January 14, 2010 / 5:40 PM / 10 years ago

Not all win-win for China's Baidu if Google goes

SHANGHAI (Reuters) - On the face of it, Internet search company Baidu Inc looks to be the big winner if Google Inc goes ahead with its threat to quit China, the world’s biggest market by users, over censorship concerns.

An employee looks at Chinese Web search leader Baidu.com Inc's new Japanese Web search engine as he poses for a photo before a news conference in Tokyo January 23, 2008. REUTERS/Yuriko Nakao

If Google exits, analysts say, dominant local player Baidu stands to soak up much of the U.S. group’s 30-odd percent market share. If Google stays, Baidu will be in a strong position to sign up advertisers now leery about working with Google.

“Even if Google can successfully solve this problem and continue in China, in our view Baidu will still benefit incrementally from advertisers’ concerns,” UBS analyst Wenlin Li wrote in a note.

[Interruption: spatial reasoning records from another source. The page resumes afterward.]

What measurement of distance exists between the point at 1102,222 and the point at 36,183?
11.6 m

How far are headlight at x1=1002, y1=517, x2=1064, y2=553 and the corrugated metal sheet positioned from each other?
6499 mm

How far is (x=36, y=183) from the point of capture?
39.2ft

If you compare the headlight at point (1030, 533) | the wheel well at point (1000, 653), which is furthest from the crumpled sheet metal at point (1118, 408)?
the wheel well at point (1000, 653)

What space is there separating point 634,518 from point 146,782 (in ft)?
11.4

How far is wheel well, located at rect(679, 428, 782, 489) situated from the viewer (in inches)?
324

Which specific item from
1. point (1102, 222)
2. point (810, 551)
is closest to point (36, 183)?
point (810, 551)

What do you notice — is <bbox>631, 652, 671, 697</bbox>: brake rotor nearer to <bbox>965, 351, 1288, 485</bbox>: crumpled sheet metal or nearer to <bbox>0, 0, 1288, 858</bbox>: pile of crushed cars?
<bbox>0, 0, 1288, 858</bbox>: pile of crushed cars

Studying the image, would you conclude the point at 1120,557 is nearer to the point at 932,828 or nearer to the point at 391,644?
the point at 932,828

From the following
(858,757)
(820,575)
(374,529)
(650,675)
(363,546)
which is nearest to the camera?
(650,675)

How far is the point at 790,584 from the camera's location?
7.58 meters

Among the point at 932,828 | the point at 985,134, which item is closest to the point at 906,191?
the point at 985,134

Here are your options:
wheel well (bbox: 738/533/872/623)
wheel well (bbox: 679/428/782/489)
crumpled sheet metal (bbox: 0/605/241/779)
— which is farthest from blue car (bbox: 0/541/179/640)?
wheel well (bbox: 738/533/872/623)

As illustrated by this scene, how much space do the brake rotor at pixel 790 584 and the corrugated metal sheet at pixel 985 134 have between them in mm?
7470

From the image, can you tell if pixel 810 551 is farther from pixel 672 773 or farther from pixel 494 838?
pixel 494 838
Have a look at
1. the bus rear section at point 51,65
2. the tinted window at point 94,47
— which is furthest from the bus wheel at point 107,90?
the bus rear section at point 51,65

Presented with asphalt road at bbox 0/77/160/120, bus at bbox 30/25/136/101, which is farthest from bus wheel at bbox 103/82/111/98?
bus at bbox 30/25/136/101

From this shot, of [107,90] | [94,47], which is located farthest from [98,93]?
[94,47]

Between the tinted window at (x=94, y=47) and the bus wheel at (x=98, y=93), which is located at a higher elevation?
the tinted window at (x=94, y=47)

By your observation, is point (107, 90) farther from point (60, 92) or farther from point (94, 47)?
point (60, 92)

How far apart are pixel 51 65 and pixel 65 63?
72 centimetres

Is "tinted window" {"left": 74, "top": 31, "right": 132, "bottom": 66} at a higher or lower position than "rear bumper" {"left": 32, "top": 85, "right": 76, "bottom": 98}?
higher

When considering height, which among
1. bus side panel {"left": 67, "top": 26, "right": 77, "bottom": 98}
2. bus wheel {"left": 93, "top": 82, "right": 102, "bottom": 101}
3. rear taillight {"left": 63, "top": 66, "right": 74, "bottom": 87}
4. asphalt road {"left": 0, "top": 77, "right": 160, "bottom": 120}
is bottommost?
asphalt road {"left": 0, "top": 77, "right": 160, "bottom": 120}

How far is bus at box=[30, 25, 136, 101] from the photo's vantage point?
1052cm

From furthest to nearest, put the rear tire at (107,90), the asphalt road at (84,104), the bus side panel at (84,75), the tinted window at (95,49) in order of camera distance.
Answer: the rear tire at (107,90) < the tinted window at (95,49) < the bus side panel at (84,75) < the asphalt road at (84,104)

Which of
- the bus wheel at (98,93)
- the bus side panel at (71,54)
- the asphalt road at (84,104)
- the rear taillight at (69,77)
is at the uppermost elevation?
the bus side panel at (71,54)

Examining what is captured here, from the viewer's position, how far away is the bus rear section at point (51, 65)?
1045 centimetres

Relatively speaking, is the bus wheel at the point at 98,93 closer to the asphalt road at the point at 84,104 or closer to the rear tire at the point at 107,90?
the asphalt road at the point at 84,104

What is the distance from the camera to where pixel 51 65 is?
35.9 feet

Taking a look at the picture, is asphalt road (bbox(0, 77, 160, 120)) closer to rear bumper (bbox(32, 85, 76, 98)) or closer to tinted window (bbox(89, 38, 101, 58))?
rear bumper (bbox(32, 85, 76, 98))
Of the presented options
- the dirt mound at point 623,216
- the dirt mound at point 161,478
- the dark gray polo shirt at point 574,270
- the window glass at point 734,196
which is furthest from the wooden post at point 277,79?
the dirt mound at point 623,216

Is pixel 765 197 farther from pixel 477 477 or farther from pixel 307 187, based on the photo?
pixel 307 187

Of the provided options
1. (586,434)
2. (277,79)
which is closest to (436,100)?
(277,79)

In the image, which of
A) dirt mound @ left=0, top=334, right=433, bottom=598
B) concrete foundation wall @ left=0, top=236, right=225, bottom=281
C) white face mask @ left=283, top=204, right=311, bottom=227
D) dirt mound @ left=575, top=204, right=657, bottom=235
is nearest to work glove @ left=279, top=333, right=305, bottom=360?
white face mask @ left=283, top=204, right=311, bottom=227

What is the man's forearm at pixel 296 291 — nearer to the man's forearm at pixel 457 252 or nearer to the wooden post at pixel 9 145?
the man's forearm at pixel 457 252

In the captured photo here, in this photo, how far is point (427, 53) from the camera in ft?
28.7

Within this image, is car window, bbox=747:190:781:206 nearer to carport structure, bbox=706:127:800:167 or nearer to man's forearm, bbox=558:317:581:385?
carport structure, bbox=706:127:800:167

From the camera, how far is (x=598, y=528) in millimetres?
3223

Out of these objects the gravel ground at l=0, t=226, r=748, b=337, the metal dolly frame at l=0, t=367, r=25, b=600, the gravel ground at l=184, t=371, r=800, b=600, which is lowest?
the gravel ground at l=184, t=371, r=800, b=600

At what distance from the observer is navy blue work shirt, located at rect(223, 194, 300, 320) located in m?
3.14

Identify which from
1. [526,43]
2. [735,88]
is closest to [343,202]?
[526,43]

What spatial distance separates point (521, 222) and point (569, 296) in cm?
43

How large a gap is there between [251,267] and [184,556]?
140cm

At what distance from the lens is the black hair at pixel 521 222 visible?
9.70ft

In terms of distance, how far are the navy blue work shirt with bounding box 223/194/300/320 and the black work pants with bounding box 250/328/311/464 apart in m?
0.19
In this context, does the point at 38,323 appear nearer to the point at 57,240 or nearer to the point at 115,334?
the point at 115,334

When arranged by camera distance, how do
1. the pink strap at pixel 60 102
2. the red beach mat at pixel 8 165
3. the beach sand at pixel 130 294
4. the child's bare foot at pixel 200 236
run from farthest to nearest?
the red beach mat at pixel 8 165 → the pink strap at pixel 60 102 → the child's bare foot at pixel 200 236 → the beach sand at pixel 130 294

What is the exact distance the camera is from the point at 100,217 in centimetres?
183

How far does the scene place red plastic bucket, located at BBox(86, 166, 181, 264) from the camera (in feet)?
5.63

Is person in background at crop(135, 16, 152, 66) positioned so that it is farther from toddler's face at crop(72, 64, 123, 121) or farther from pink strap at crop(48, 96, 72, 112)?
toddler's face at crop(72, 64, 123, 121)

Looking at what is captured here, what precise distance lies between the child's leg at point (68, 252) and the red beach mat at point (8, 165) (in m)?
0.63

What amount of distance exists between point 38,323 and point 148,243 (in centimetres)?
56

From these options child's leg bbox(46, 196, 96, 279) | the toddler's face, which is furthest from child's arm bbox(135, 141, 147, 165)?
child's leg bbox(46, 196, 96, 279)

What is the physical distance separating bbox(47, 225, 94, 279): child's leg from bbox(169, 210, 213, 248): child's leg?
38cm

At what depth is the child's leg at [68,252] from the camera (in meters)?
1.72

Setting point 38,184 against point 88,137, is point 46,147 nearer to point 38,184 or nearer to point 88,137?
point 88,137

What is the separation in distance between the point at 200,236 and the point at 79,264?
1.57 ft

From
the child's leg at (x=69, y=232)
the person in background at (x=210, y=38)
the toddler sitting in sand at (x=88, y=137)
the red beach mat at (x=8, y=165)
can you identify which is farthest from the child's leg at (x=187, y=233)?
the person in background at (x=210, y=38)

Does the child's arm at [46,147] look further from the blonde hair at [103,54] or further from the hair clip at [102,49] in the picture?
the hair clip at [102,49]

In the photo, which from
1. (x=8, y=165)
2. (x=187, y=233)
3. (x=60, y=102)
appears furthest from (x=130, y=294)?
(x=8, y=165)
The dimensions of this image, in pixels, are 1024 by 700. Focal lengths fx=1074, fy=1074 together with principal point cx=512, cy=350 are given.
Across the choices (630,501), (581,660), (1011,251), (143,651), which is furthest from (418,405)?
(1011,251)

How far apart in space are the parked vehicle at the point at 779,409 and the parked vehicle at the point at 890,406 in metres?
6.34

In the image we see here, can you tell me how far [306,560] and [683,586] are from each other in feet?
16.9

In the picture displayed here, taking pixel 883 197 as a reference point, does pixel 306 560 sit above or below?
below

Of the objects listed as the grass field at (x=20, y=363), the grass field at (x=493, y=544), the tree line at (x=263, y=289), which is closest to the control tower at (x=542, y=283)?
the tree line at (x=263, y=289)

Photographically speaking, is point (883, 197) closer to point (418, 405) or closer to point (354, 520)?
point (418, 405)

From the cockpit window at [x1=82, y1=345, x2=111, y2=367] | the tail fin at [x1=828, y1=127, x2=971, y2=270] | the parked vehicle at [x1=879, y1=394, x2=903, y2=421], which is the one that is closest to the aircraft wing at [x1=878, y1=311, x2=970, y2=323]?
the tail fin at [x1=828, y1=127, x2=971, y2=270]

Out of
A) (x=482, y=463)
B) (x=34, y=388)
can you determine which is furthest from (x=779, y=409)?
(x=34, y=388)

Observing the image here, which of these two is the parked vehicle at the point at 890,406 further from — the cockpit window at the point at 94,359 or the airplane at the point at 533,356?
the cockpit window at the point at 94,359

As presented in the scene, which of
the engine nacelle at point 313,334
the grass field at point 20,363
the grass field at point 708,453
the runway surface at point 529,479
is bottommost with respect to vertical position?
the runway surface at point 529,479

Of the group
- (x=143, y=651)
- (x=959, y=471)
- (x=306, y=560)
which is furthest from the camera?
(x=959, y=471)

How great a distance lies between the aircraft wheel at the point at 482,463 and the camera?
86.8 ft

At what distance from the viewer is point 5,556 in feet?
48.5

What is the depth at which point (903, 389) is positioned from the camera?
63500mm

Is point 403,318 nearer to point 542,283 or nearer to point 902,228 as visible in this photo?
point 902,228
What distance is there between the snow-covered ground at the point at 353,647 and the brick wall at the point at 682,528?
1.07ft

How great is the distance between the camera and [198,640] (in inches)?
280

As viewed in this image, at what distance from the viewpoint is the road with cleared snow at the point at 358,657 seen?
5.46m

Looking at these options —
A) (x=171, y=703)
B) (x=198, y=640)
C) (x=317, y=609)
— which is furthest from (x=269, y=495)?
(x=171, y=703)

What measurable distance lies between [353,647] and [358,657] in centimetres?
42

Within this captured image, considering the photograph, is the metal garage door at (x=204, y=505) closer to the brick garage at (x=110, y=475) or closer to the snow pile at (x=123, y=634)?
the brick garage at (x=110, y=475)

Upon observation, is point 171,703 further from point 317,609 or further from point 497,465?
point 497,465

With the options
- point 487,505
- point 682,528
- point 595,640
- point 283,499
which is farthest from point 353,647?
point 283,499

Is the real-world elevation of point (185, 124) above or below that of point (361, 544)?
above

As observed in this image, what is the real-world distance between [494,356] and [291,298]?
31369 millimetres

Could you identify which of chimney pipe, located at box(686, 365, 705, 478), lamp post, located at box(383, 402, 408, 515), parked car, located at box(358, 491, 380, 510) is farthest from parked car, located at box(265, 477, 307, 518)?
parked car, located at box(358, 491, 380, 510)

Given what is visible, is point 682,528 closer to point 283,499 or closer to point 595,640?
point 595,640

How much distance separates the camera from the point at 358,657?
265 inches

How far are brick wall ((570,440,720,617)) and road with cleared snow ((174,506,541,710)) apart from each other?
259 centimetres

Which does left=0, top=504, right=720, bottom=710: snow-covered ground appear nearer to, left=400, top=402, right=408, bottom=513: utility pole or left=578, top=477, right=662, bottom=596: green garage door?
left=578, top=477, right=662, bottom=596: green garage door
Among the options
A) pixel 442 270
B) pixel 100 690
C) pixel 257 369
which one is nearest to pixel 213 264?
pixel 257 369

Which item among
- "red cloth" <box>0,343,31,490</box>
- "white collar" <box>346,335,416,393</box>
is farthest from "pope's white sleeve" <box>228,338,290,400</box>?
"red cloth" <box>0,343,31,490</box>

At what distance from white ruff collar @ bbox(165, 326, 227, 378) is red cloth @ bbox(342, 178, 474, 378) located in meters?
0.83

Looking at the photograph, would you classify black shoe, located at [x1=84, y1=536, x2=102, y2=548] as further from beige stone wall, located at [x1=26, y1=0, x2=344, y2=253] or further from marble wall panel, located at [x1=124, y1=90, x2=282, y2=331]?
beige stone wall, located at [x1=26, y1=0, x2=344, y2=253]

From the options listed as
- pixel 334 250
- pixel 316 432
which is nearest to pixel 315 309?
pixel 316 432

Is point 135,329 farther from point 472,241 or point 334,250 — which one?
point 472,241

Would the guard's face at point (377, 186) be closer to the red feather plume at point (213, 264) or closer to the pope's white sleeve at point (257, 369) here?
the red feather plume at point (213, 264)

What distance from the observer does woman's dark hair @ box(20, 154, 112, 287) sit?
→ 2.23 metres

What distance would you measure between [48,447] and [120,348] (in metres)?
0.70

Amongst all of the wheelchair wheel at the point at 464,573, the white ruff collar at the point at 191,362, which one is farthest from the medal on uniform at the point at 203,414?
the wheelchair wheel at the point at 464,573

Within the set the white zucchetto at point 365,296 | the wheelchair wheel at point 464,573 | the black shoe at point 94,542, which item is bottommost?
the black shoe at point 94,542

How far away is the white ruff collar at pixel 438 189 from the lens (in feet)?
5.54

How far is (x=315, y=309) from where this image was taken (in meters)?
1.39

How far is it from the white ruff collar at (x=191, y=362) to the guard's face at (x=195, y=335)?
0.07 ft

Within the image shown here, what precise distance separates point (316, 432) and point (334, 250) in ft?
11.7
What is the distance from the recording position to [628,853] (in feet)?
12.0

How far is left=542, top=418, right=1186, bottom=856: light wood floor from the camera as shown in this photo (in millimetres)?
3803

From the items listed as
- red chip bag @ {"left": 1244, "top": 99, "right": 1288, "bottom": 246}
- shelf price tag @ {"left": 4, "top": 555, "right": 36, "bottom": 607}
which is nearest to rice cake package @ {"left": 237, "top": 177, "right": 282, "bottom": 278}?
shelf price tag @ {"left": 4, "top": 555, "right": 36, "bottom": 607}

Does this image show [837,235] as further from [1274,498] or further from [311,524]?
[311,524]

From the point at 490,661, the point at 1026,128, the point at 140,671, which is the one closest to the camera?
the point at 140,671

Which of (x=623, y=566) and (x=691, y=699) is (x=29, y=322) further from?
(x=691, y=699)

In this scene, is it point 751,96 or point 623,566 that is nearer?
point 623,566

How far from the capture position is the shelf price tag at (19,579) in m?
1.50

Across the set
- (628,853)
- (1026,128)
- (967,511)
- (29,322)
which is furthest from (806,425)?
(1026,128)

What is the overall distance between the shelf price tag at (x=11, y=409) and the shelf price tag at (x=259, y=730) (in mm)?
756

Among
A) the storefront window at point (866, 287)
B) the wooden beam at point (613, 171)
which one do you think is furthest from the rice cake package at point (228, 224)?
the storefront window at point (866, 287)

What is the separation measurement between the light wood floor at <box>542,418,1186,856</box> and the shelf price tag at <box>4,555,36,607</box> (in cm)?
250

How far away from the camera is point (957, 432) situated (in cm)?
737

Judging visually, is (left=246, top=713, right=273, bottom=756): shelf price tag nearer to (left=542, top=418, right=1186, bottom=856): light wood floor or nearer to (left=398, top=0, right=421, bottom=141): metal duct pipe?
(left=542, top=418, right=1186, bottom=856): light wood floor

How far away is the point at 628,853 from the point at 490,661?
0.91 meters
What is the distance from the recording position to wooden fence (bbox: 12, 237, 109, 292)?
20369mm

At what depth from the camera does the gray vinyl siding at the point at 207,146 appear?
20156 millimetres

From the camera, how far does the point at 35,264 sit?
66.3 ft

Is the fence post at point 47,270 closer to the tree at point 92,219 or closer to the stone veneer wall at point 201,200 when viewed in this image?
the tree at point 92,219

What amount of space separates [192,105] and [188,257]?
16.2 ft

Analysts also said Baidu would be in a stronger position to negotiate prices with advertisers if Google was out of the picture. Baidu has over 60 percent of China’s $1 billion search market, according to research firm Analysys International.

“If Google doesn’t leave, it could be subject to more tightened controls and a strained relationship with the government,” said JP Morgan analyst Dick Wei, explaining further implicit benefits for Baidu, whose name was inspired by a Song dynasty poem.

Baidu shares closed almost 14 percent higher on Wednesday, just off an all-time high, and several banks and research houses, including UBS and S&P Equity, upgraded their views on the stock.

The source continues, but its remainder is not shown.